On Wed, Feb 15, 2012 at 04:50:39PM -0500, Chris Metcalf wrote:
> On 2/10/2012 1:33 PM, Peter Zijlstra wrote:
> > On Thu, 2012-02-02 at 10:41 -0500, Chris Metcalf wrote:
> >> At Tilera we have been supporting a "dataplane" mode (aka Zero Overhead
> >> Linux - the marketing name).  This is configured on a per-cpu basis, and in
> >> addition to setting isolcpus for those nodes, also suppresses various
> >> things that might otherwise run (soft lockup detection, vmstat work,
> >> etc.).  
> > See that's wrong.. it starts being wrong by depending on cpuisol and
> > goes from there.
> >
> >> The claim is that you need to specify these kinds of things
> >> per-core since it's not always possible for the kernel to know that you
> >> really don't want the scheduler or any other interrupt source to touch the
> >> core, as opposed to the case where you just happen to have a single process
> >> scheduled on the core and you don't mind occasional interrupts.
> > Right, so that claim is proven false I think.
> >
> >> But
> >> there's definitely appeal in having the kernel do it adaptively too,
> >> particularly if it can be made to work just as well as configuring it
> >> statically. 
> > I see no reason why it shouldn't work as well or even better.
> 
> Thanks for the feedback.  To echo Gilad's guess in a later email, the code
> as-is is not intended as a patch planned for a merge.  The code is in use
> by our customers, who have found it useful, but what I'd really like to do
> is to make sure to integrate all the functionality that's useful in our
> "dataplane" mode into Frederic's ongoing work with nohz cpusets.
> 
> The goal of the work we've done is to provide a way for customers to ensure
> they reliably have zero jitter on cpus that are trying to process real-time
> or otherwise low-latency events.  A good example is 10 Gb network traffic,
> where at min-packet sizes you have only 50-odd cpu cycles to dispatch the
> packet to one of our 64 cores, and each core then has a budget of only a
> few thousand cycles to deal with the core.  A kernel interrupt would mean
> dropping packets on the floor.  Similarly, for something like
> high-frequency trading, you'd want guaranteed low-latency response.
> 
> The Tilera dataplane code is available on the "dataplane" branch (off of
> 3.3-rc3 at the moment):
> 
> git://git.kernel.org/pub/scm/linux/kernel/git/cmetcalf/linux-tile.git
> 
> I'm still looking at Frederic's git tree, but I'm assuming the following
> are all true of tasks that are running on a nohz cpuset core:
> 
> - The core will not run the global scheduler to do work stealing, since
> otherwise you can't guarantee that only tasks that care about userspace
> nohz get to run there.  (I suppose you could loosen thus such that the core
> would do work stealing as long as no task was pinned to that core by
> affinity, at which point the pinned task would become the only runnable task.)

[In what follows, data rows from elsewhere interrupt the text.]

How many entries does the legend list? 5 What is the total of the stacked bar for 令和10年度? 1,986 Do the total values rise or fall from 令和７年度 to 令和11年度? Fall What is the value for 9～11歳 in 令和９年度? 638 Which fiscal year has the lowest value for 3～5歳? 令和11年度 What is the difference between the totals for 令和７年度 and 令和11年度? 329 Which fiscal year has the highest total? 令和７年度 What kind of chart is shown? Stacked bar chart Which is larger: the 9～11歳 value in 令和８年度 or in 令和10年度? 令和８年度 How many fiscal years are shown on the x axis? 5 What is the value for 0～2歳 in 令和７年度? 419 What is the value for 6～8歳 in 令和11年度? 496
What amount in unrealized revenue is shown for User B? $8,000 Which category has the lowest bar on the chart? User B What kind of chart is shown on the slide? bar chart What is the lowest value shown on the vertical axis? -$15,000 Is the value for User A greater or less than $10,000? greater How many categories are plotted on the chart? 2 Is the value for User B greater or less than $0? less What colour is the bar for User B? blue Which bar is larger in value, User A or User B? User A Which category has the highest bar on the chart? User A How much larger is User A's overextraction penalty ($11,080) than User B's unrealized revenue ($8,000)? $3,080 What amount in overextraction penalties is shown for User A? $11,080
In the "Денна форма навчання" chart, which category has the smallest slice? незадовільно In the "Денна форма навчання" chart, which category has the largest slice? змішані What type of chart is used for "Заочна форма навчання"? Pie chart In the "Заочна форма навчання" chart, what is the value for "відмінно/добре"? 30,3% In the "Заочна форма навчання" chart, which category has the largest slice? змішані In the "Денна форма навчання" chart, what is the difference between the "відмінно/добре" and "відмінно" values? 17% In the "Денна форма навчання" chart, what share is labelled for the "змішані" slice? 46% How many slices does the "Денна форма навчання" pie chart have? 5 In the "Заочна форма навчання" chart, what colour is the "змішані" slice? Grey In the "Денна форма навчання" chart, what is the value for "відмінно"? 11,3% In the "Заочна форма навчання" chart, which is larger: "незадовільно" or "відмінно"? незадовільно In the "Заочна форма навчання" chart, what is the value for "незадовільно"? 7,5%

A nohz cpuset doesn't really control that. It actually reacts to the scheduler
actions. Like try to stop the tick if there is only one task on the runqueue,
restart it when we have more.

Ensuring the CPU doesn't get distracted is rather the role of the user by
setting the right cpusets to get the desired affinity. And if we still have
noise with workqueues or something, this is something we need to look at
and fix on a case by case basis.


> - Kernel "background" tasks are disabled on that core, at least while
> userspace nohz tasks are running: softlockup watchdog, slab reap timer,
> vmstat thread, etc.

Yeah that's examples of "noisy" things. Those are in fact a seperate issues
that nohz cpusets don't touch. nohz cpuset are really only about trying to
shut down the periodic tick, or defer it for a far as possible in the future.

Now the nohz cpuset uses some user/kernel entry/exit hooks that we can extend
to cover some of these cases. We may want to make some timers "user-deferrable",
ie: deactivate, reactivate them on kernel entry and exit.

That need some thinking though, this may not always be a win for every workload.
But those that are userspace-mostly can profit.